• _Text excerpt_
Under Voineag, another criminal case leading to the military world was buried: the purchase of BMWs by the Romanian Police during Minister Lucian Bode’s tenure from a company owned by a friend of Klaus Iohannis. DNA swiftly closed the case, even though a state institution stated that the Police had favored a particular brand in the specifications. Voineag approved closing the case, claiming there were „no criminal acts.”

In both cases, the perception is that the DNA, under Marius Voineag, acted to assist the SRI and Police, not to uncover the truth and sanction deviations.

The relationship with SRI of the two chief prosecutors is highlighted in their statements in interviews with G4Media and TVR. Voineag openly stated that „we want to use” information obtained by SRI under national security warrants, while Alex Florența mentioned that „we have seen substantial, important informative aspects, which have already started to be delivered to DIICOT, and I am convinced that we will soon see significant actions based on these briefings and the criminal investigations carried out.”

Parallel to the elimination of prosecutors like Lascu or Bodean (DNA Constanța), Voineag and Florența raised no objections to the controversial promotions of prosecutors like Mihaiela Moraru Iorga and Remus Popa by the Ministry of Justice and President Iohannis, despite negative CSM opinions. This raises questions about the real independence of the two in the judiciary system.

All heads of major prosecutorial offices have had to manage their relationship with the security system. Daniel Morar tried to keep them at bay, Laura Codruța Kovesi had a close collaboration with SRI until she opened Pandora’s box by starting to investigate the operational funds of the police. In the case of prosecutors Voineag and Florența, the perception is that their relationship with the main intelligence service is extremely close, affecting their professional agenda. This is particularly emphasized in the case of Alex Florența. The judiciary system is abuzz about the case of a criminal from Timiș, in which he exhibited behavior that could be considered a vulnerability for the current Attorney General.

Another significant piece in the power puzzle at the state’s apex is the absence of a civilian SRI director following Eduard Hellvig’s departure in July 2023. There are several valid reasons for President Iohannis to prefer the interim leadership of General Răzvan Ionescu, the SRI’s first deputy. Among them, the short period until a new president comes to appoint a trusted person to the position, or instability at the institution’s top caused by too frequent changes. On the other hand, the interest of society is for the institution – essential in the internal security system – to have effective civilian control. Thus, the disappearance of the civilian director means precisely the disappearance of a control filter.

• _Dataset entries_
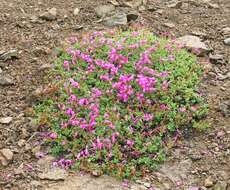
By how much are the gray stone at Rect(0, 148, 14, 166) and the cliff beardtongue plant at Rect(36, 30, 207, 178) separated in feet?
1.84

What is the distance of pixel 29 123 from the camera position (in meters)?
6.86

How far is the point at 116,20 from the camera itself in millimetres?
9117

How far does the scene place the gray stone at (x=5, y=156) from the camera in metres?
6.25

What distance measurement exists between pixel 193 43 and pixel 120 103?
7.48ft

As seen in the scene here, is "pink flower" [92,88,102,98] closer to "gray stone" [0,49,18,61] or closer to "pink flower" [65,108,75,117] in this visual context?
"pink flower" [65,108,75,117]

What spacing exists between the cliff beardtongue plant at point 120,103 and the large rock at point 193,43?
0.33 metres

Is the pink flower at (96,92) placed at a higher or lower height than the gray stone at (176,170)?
higher

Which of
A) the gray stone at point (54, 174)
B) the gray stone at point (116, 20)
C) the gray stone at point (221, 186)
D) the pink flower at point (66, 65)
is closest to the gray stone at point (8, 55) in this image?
the pink flower at point (66, 65)

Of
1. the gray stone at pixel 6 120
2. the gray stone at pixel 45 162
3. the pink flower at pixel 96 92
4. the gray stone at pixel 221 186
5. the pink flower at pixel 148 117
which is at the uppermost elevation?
the pink flower at pixel 96 92

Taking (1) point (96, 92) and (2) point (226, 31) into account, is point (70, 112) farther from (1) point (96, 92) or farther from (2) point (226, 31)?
(2) point (226, 31)

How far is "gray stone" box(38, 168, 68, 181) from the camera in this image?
19.7ft

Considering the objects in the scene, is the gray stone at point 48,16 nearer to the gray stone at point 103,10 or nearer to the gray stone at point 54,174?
the gray stone at point 103,10

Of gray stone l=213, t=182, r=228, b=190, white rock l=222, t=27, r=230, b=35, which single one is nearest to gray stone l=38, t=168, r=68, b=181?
gray stone l=213, t=182, r=228, b=190

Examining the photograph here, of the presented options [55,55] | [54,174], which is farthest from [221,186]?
[55,55]
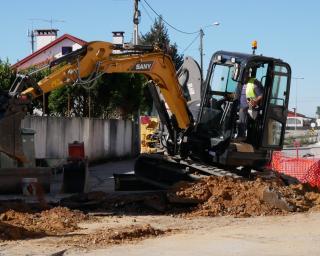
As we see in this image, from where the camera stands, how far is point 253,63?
46.7 feet

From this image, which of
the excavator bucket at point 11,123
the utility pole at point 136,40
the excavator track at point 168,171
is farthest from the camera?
the utility pole at point 136,40

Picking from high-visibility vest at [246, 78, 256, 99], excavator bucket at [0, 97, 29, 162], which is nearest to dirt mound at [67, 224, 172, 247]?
excavator bucket at [0, 97, 29, 162]

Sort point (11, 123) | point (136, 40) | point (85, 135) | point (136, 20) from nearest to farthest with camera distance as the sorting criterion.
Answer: point (11, 123)
point (85, 135)
point (136, 40)
point (136, 20)

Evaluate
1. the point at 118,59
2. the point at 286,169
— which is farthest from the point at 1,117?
the point at 286,169

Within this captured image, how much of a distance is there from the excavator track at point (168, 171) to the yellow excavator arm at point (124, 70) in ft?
2.83

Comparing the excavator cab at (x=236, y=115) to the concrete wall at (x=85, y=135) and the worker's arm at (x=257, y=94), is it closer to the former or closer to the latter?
the worker's arm at (x=257, y=94)

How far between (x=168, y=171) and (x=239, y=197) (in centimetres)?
230

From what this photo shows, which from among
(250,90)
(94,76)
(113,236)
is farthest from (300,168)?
(113,236)

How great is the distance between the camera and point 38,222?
10883 mm

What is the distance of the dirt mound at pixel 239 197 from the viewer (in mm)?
12664

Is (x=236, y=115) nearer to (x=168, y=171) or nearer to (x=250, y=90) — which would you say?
(x=250, y=90)

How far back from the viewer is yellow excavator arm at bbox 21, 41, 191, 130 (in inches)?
509

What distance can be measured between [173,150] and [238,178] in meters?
1.93

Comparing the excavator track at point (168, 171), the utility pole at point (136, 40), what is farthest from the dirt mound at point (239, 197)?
the utility pole at point (136, 40)
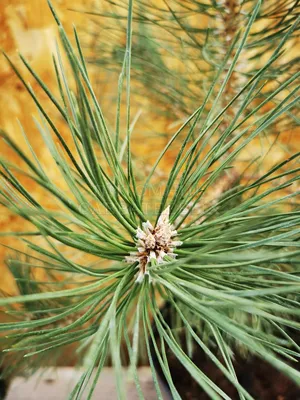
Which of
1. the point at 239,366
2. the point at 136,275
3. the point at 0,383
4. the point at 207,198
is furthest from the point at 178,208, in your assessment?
the point at 0,383

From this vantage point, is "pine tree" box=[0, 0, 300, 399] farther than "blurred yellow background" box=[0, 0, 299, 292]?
No

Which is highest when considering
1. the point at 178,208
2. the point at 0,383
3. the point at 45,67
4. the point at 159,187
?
the point at 45,67

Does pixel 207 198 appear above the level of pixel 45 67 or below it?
below

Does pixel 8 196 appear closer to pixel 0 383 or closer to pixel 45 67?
pixel 0 383

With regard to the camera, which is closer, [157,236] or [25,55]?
[157,236]

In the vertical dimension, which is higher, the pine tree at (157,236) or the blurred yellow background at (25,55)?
the blurred yellow background at (25,55)

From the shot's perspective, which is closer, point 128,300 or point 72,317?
point 128,300

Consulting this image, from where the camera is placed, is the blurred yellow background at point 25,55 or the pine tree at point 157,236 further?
the blurred yellow background at point 25,55

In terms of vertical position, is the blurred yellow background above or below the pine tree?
above

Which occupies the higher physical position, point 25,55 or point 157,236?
point 25,55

• _Exercise_
Carry on the article about the DNA and DIICOT chief prosecutors and their ties to the SRI, starting after its last sentence.

• _Solved exercise_
„SRI is led by the first deputy, General Ionescu, and I believe he is managing SRI very well (…) My assessment is that SRI is functioning flawlessly. So, from this point of view, nobody needs to worry,” said the president on February 1. It’s unclear how the president made this assessment and in what sense SRI is functioning flawlessly, as civil society can no longer ask anyone about this issue.

All these events occur against a backdrop of real tension: the pandemic and the war in Ukraine have led to an increase in the power of military structures. The vaccination campaign, which the militarized systems had preferential and secretive access to, and the secrecy around the aid given to Ukraine have fueled the perception that those wearing epaulettes play an oversized role in the Romanian state.

Let’s be clear: military institutions – services, army, police – play an essential role in the Romanian state, especially in the regional security context. They need tools like national security warrants (NSW), just as it’s normal for prosecutorial offices to be able to use relevant information gathered by services through NSWs. However, for a nascent democracy like Romania’s, two things are clear: effective civilian control over military structures and the guarantee that information gathered by them is not used in political games. Otherwise, we’re not talking about a democracy but a militocracy.